Because I’m such a cultured and sophisticated guy, today I used some of my free time to visit the Jersey Museum. I now know lots of useless trivia about how a tiny island 15 miles from France wound up as an English territory.

But I also found something very interesting in the section on the economic history of Jersey. The museum explicitly recognizes the role of low taxation in promoting a prosperous society.

My blackberry camera isn’t that good and I’m probably a crummy photographer, so this image is very hard to read, but the display openly boasts that Jersey’s tax rates are much less onerous than those found in the United Kingdom.

If you want a simple and fair flat tax, Jersey’s 20 percent rate is not bad. And it’s definitely a lot better than the (now) 45 percent top rate in the United Kingdom

If you don’t want double taxation, the capital gains tax rate in Jersey is zero. That’s a lot better than the United Kingdom (though the rate there is now “only” 28 percent.

If you don’t want the government grabbing a big chunk of your income with a value-added tax, then you’re much better off with Jersey’s 5 percent rate rather than the 20 percent rate in the United Kingdom (the museum’s info is out-of-date).

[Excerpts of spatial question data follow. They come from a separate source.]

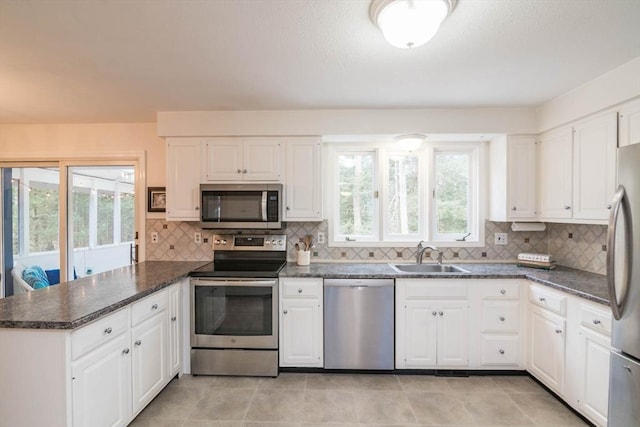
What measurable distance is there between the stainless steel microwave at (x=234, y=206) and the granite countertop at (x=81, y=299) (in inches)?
21.7

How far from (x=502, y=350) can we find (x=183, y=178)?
3.33 meters

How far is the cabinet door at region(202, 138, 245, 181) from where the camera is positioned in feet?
9.58

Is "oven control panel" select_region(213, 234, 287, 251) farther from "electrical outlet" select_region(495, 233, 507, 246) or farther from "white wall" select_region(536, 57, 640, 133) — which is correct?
"white wall" select_region(536, 57, 640, 133)

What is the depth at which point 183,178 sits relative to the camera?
295 cm

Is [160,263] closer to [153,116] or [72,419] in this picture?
[153,116]

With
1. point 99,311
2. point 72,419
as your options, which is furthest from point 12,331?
point 72,419

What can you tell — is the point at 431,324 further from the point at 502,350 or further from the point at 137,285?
the point at 137,285

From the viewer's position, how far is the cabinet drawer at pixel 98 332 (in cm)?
149

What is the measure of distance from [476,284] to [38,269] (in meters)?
4.61

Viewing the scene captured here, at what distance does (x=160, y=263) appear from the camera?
3057 millimetres

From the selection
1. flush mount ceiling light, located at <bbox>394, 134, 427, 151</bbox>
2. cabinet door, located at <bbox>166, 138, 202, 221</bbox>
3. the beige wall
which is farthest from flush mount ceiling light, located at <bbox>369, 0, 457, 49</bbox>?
the beige wall

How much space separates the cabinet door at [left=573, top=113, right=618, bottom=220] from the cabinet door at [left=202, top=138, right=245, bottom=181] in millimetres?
2906

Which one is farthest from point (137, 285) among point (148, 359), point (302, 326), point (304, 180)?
point (304, 180)

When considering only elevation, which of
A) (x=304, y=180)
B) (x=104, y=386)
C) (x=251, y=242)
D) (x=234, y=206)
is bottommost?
(x=104, y=386)
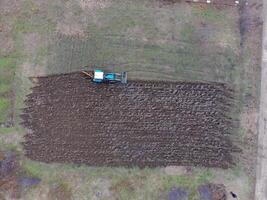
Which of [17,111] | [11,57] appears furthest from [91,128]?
[11,57]

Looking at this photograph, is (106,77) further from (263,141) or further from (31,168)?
(263,141)

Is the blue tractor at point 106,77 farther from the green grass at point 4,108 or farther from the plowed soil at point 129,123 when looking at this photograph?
the green grass at point 4,108

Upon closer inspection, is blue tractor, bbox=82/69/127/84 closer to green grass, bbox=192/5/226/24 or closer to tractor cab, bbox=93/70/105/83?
tractor cab, bbox=93/70/105/83

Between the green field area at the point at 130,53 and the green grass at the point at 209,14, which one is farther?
the green grass at the point at 209,14

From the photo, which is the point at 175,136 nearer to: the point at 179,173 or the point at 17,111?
the point at 179,173

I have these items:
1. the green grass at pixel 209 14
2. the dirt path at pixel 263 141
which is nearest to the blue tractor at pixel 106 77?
the green grass at pixel 209 14

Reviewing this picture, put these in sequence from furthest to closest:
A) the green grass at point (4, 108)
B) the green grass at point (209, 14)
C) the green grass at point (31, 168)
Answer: the green grass at point (209, 14) → the green grass at point (4, 108) → the green grass at point (31, 168)

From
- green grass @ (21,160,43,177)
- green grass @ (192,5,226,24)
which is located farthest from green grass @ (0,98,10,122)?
green grass @ (192,5,226,24)
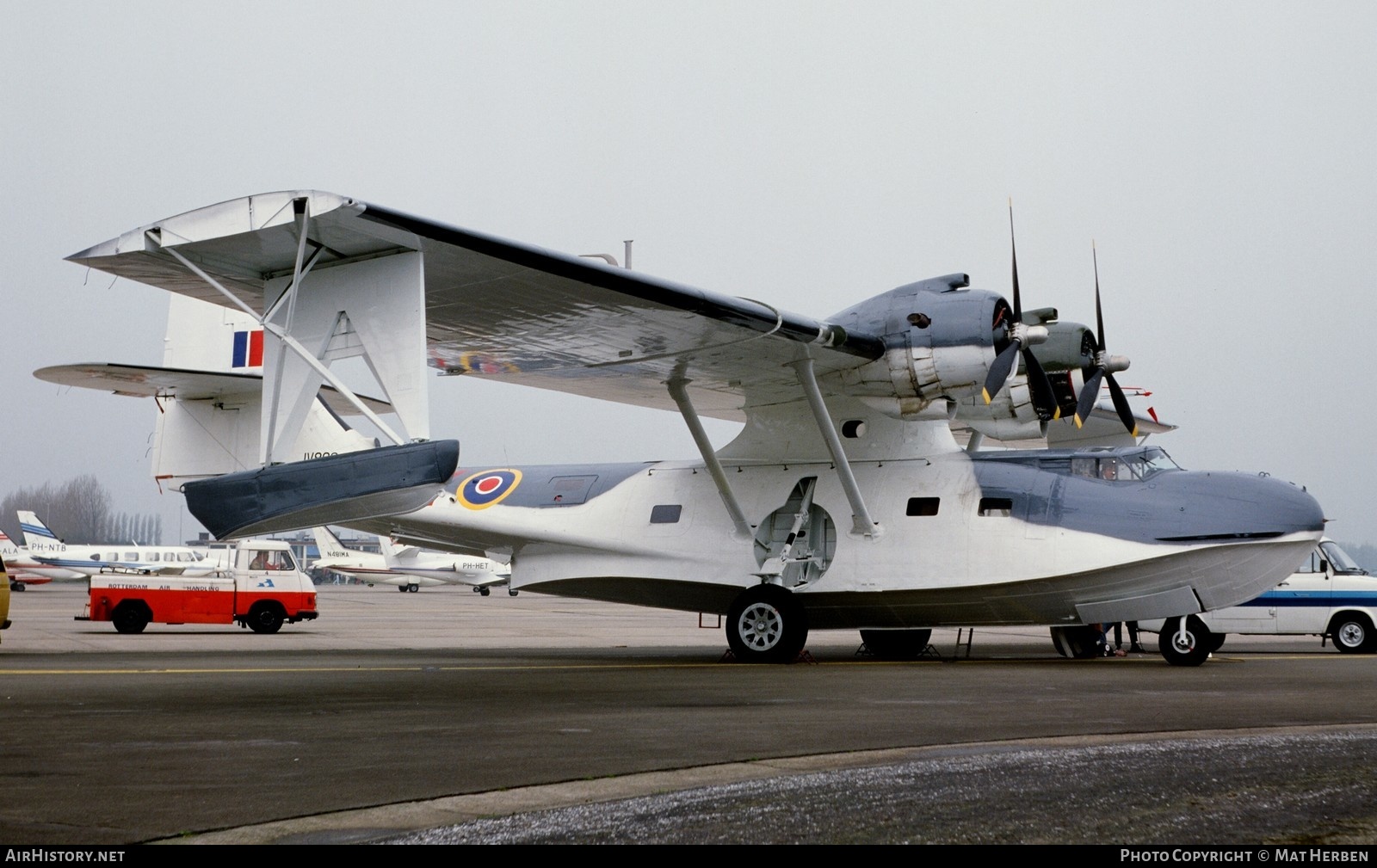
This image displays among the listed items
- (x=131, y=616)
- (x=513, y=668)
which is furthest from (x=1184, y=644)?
(x=131, y=616)

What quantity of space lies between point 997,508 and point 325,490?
8.56 m

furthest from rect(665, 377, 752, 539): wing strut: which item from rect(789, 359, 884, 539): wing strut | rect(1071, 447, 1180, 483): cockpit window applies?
rect(1071, 447, 1180, 483): cockpit window

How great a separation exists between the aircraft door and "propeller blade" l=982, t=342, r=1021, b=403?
122 inches

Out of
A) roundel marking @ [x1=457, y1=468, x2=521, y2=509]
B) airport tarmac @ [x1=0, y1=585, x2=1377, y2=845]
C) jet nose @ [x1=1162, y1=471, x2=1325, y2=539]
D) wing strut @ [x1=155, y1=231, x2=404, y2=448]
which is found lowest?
airport tarmac @ [x1=0, y1=585, x2=1377, y2=845]

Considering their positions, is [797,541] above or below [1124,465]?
below

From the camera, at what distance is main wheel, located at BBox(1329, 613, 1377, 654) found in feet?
68.3

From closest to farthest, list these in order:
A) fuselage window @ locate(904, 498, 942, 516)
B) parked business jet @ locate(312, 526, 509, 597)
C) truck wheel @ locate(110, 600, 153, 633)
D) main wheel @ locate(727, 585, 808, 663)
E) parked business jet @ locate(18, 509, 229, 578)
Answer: main wheel @ locate(727, 585, 808, 663), fuselage window @ locate(904, 498, 942, 516), truck wheel @ locate(110, 600, 153, 633), parked business jet @ locate(18, 509, 229, 578), parked business jet @ locate(312, 526, 509, 597)

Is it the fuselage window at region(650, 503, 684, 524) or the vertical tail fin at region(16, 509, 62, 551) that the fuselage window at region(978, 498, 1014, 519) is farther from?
the vertical tail fin at region(16, 509, 62, 551)

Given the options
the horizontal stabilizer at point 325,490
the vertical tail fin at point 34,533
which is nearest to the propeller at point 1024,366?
the horizontal stabilizer at point 325,490

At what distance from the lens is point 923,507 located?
15.8 meters

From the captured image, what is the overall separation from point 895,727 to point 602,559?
31.8 feet

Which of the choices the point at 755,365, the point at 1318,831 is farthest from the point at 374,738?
the point at 755,365

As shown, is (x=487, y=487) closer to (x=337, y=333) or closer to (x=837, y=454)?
(x=837, y=454)

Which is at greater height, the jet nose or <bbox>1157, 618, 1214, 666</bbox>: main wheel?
the jet nose
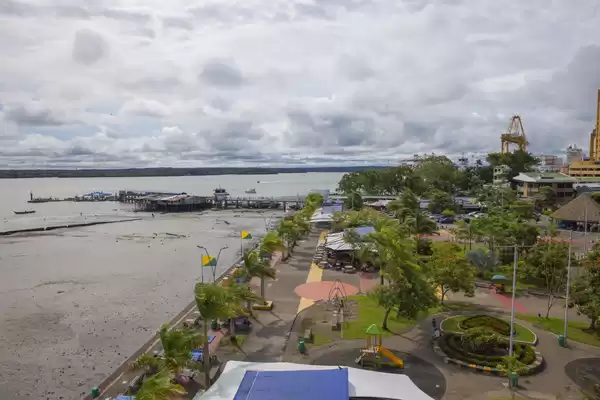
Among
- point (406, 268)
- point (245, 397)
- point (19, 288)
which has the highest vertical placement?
point (406, 268)

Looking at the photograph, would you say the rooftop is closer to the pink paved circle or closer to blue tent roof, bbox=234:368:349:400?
the pink paved circle

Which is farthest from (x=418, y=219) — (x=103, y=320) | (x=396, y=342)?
(x=103, y=320)

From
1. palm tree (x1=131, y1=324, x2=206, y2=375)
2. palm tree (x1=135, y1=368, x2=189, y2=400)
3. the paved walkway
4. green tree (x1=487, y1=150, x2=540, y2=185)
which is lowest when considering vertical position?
the paved walkway

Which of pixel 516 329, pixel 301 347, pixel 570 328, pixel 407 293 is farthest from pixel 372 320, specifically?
pixel 570 328

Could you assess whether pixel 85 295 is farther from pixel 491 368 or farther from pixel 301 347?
pixel 491 368

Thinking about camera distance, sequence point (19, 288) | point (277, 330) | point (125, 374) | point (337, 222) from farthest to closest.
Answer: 1. point (337, 222)
2. point (19, 288)
3. point (277, 330)
4. point (125, 374)

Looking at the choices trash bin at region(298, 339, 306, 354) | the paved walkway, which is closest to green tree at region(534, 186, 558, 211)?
the paved walkway

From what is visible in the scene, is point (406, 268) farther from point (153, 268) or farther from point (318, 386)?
point (153, 268)
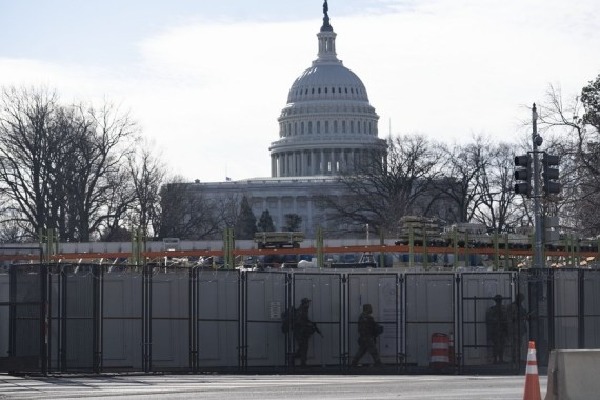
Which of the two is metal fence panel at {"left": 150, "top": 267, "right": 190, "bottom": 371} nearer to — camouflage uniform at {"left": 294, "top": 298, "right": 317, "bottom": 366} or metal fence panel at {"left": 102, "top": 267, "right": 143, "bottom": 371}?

Anyhow, you get the idea. Here’s a close-up photo of that part of the display.

There’s no death tax in Jersey, which is a very important consideration when successful and productive people decide where to conduct economic activity. The United Kingdom, by contrast, has one of the most onerous death tax regimes in the world.

In other words, the people of Jersey have made a very intelligent decision to avoid class-warfare tax policy.

Are you surprised to learn, therefore, that they are richer, on average, than folks in the USA?